A phase III clinical trial at Washington University School of Medicine and Barnes-Jewish Hospital is evaluating whether a vaccine developed to target pancreatic cancer cells can help prevent recurrences in patients who have had their pancreatic tumors surgically removed.
Nationwide, an estimated 700 patients with stage I/II pancreatic cancer will be enrolled in the trial. Half will receive the standard therapy, the chemotherapy drug Gemcitabine alone or with another chemotherapy drug, Fluorouracil (5-FU). The other half will receive the standard therapy plus the new pancreatic cancer vaccine.
The vaccine is designed to stimulate a patient’s immune system to recognize cancer cells as foreign invaders. It is composed of human pancreatic cancer cells exposed to radiation that have been genetically modified by inserting a mouse gene. The gene produces modified sugars not found in humans that are displayed on the surface of the cancer cells.
These sugars have the potential to stimulate a powerful immune response by the body that destroys the tumor cells or blocks their growth.
A new strategy for early-stage patients
“Few treatment options exist for patients with pancreatic cancer,’’ says William Hawkins, MD, a pancreatic surgeon at Barnes-Jewish Hospital who is leading the trial at Washington University. “This vaccine can potentially offer a new strategy for patients with early-stage cancer who have had surgery.”
These patients typically face a high rate of recurrence because stray cancer cells are often left behind, which can develop into another tumor.
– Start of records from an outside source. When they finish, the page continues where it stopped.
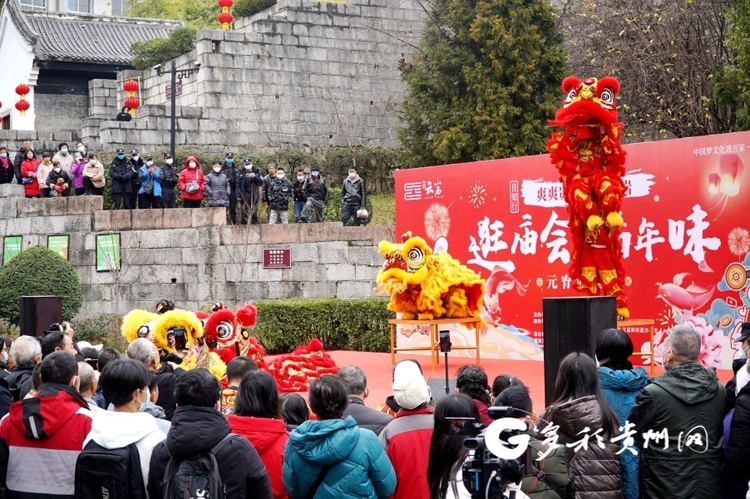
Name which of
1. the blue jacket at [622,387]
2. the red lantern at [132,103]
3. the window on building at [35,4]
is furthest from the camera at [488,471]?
the window on building at [35,4]

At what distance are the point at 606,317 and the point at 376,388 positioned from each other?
449 centimetres

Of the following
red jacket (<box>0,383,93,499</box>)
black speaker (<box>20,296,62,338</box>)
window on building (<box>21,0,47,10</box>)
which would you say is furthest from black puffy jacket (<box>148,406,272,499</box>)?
window on building (<box>21,0,47,10</box>)

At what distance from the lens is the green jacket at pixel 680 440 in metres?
5.57

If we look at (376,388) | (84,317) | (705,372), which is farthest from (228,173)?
(705,372)

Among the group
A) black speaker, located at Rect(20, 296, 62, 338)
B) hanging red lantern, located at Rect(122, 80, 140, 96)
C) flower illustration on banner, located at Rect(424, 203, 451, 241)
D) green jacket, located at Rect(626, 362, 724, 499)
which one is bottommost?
green jacket, located at Rect(626, 362, 724, 499)

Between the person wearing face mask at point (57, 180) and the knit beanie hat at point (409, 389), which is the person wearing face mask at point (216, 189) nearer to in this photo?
the person wearing face mask at point (57, 180)

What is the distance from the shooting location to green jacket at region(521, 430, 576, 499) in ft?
15.1

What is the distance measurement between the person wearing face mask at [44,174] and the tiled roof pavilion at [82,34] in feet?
33.7

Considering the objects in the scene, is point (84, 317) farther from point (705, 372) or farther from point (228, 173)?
point (705, 372)

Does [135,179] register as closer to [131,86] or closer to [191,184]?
[191,184]

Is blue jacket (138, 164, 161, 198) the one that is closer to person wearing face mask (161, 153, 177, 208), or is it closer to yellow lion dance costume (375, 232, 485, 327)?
person wearing face mask (161, 153, 177, 208)

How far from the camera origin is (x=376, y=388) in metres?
11.9

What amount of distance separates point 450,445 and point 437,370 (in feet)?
27.8

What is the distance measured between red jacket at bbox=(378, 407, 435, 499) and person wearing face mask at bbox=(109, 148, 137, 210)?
1461 cm
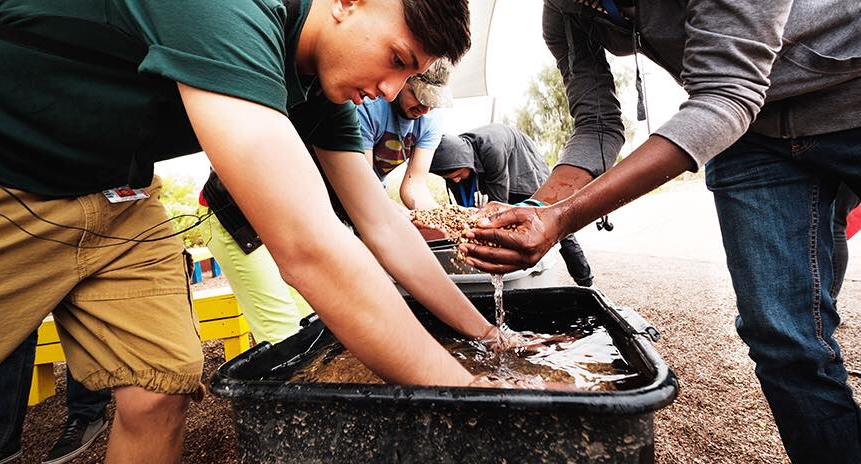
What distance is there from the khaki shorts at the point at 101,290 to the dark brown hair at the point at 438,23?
0.81 metres

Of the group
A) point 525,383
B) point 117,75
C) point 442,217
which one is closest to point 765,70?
point 525,383

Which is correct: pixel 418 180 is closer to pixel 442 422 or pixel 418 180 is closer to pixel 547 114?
pixel 442 422

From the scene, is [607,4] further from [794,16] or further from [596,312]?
[596,312]

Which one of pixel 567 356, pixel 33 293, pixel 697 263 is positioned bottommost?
pixel 697 263

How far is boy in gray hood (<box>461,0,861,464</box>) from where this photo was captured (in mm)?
1053

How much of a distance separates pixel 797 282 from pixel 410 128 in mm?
1872

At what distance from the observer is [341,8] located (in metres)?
0.99

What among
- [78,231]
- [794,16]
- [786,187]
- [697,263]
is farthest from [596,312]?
[697,263]

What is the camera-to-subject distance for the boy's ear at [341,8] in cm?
98

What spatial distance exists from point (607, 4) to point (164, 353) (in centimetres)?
143

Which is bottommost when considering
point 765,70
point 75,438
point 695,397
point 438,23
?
point 695,397

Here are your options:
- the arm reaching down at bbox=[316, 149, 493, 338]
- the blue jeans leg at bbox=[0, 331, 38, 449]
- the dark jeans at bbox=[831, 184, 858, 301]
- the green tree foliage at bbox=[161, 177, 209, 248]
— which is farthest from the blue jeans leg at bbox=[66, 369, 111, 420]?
the green tree foliage at bbox=[161, 177, 209, 248]

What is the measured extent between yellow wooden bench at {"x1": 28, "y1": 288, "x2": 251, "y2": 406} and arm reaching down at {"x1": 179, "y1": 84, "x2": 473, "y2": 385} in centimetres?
174

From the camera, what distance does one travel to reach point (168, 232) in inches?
51.5
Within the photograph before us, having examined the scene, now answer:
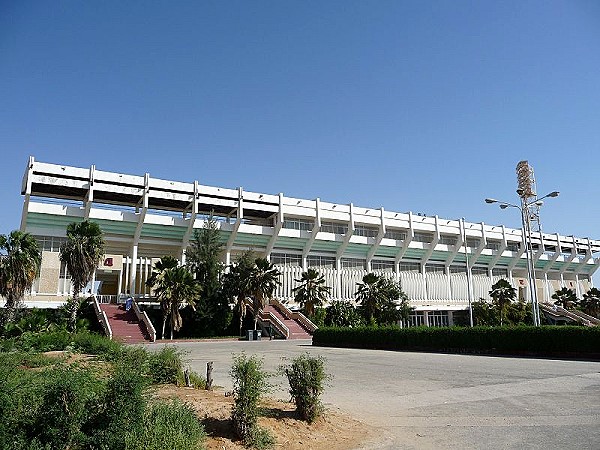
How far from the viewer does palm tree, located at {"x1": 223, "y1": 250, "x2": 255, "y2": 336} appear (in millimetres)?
47781

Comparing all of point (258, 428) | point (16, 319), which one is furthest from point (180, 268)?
point (258, 428)

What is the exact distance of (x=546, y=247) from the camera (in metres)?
86.2

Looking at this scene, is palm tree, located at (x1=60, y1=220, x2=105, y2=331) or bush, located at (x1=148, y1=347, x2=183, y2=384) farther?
palm tree, located at (x1=60, y1=220, x2=105, y2=331)

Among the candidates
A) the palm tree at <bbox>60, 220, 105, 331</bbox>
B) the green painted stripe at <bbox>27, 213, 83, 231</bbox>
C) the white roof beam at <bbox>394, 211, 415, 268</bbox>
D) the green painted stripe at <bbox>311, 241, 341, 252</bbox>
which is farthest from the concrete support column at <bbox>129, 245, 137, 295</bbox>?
the white roof beam at <bbox>394, 211, 415, 268</bbox>

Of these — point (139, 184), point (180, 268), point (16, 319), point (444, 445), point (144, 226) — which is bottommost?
point (444, 445)

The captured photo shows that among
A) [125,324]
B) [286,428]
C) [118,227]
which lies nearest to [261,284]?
[125,324]

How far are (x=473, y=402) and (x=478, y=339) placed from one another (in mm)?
15515

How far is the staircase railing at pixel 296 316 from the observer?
1898 inches

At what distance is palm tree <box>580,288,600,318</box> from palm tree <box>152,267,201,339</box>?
5694 cm

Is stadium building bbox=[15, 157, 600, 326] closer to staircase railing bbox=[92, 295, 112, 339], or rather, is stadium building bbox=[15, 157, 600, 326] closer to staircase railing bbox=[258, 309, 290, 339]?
staircase railing bbox=[92, 295, 112, 339]

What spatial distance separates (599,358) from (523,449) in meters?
16.0

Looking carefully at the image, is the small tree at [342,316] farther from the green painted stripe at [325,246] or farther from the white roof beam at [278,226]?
the white roof beam at [278,226]

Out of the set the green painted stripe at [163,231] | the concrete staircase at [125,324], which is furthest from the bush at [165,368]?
the green painted stripe at [163,231]

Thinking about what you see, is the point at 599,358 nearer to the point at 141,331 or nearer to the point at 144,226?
the point at 141,331
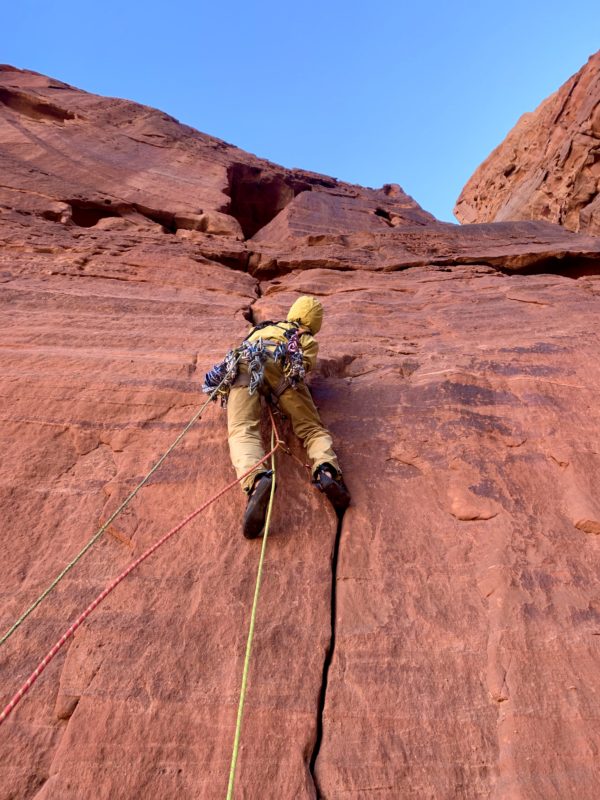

Patients receiving the vaccine will receive a series of monthly injections beginning eight to 10 weeks after surgery. Afterward, they will be monitored every three months for three years, and then every six months for two more years. The researchers will determine whether the vaccine helps to reduce the rate of cancer recurrence and improve survival.
Data from an earlier phase II study of the same vaccine showed promising results. At 12 months after surgery, 91 percent of individuals in the trial survived. By 24 months after surgery, survival rates were 54. This improves upon the current median survival rate of 16 months. The researchers are continuing to follow and assess long-term survival benefits for patients in that trial.